### [ENTRIES SUPPLIED]
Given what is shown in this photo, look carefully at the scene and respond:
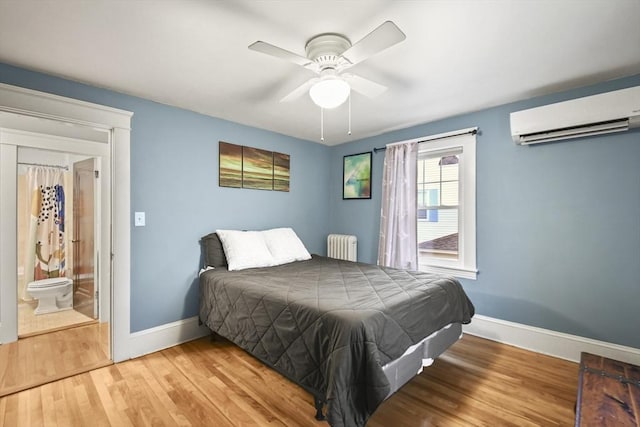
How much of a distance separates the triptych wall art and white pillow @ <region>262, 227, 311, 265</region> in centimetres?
62

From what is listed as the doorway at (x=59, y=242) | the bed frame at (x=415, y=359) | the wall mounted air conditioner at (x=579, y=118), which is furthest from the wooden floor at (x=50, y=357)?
the wall mounted air conditioner at (x=579, y=118)

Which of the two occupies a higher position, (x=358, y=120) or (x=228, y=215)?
(x=358, y=120)

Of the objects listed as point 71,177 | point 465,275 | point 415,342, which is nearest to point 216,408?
point 415,342

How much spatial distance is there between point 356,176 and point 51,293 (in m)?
4.10

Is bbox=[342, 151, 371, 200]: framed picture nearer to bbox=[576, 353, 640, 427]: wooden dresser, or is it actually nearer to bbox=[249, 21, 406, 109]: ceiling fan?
bbox=[249, 21, 406, 109]: ceiling fan

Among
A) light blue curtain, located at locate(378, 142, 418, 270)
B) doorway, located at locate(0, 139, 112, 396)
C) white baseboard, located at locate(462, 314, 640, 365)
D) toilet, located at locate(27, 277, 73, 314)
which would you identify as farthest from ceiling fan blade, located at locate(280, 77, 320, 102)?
toilet, located at locate(27, 277, 73, 314)

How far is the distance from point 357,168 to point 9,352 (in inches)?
160

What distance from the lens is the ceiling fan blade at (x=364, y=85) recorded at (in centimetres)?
192

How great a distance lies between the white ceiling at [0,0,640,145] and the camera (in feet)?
4.96

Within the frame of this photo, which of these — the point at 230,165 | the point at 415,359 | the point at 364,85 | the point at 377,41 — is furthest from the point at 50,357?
the point at 377,41

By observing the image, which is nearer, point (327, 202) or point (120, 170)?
point (120, 170)

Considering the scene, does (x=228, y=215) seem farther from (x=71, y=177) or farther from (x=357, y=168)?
(x=71, y=177)

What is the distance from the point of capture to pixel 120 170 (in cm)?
248

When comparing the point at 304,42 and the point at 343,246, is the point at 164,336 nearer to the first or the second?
the point at 343,246
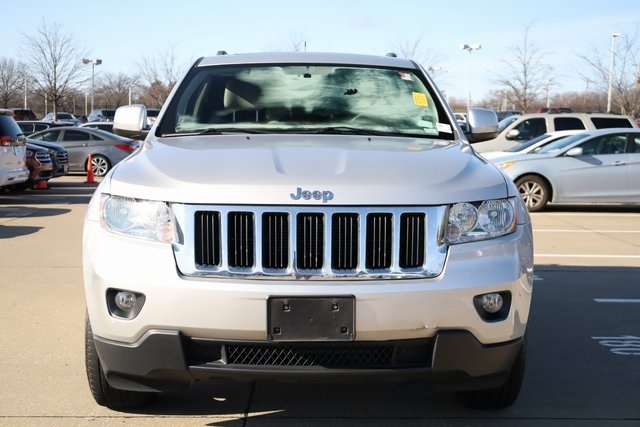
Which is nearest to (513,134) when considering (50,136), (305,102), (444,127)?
(50,136)

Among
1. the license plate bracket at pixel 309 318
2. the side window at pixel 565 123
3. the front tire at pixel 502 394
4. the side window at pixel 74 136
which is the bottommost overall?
the front tire at pixel 502 394

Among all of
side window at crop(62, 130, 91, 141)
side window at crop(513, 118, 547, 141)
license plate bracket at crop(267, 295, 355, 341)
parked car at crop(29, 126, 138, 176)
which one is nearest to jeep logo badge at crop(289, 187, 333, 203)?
license plate bracket at crop(267, 295, 355, 341)

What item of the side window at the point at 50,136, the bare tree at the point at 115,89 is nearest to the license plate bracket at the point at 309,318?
the side window at the point at 50,136

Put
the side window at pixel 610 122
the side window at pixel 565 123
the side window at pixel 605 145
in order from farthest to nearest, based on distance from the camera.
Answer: the side window at pixel 565 123 → the side window at pixel 610 122 → the side window at pixel 605 145

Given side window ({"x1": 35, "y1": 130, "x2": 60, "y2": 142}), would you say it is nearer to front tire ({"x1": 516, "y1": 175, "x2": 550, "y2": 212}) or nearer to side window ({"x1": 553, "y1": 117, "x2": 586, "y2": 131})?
side window ({"x1": 553, "y1": 117, "x2": 586, "y2": 131})

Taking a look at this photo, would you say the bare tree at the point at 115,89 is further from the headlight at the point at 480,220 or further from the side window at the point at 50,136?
the headlight at the point at 480,220

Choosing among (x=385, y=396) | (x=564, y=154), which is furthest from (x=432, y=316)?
(x=564, y=154)

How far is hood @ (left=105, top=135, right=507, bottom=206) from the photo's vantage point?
10.5 ft

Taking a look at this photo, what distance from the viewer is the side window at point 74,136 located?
20.6 meters

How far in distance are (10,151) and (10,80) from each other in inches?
1648

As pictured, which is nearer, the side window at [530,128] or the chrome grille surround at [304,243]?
the chrome grille surround at [304,243]

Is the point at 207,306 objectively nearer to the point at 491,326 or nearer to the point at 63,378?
the point at 491,326

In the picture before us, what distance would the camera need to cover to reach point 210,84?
4883 millimetres

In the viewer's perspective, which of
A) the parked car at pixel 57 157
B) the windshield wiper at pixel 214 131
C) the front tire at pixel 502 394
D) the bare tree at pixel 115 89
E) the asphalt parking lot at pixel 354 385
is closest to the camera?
the front tire at pixel 502 394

### [WRITTEN TASK]
Revise the lines from the one containing "Is the point at 207,306" through the end of the records, both ends included. Replace "camera" with "lens" and leave everything else unchanged.

### [FULL RESPONSE]
Is the point at 207,306 objectively nearer to the point at 491,326 or nearer to the point at 63,378?
the point at 491,326

In the picture before us, what distance would the lens need to cover to reach point 210,84?
4883 millimetres

In the viewer's perspective, which of
A) the parked car at pixel 57 157
B) the windshield wiper at pixel 214 131
C) the front tire at pixel 502 394
D) the bare tree at pixel 115 89
E) the asphalt parking lot at pixel 354 385
is closest to the lens?
the front tire at pixel 502 394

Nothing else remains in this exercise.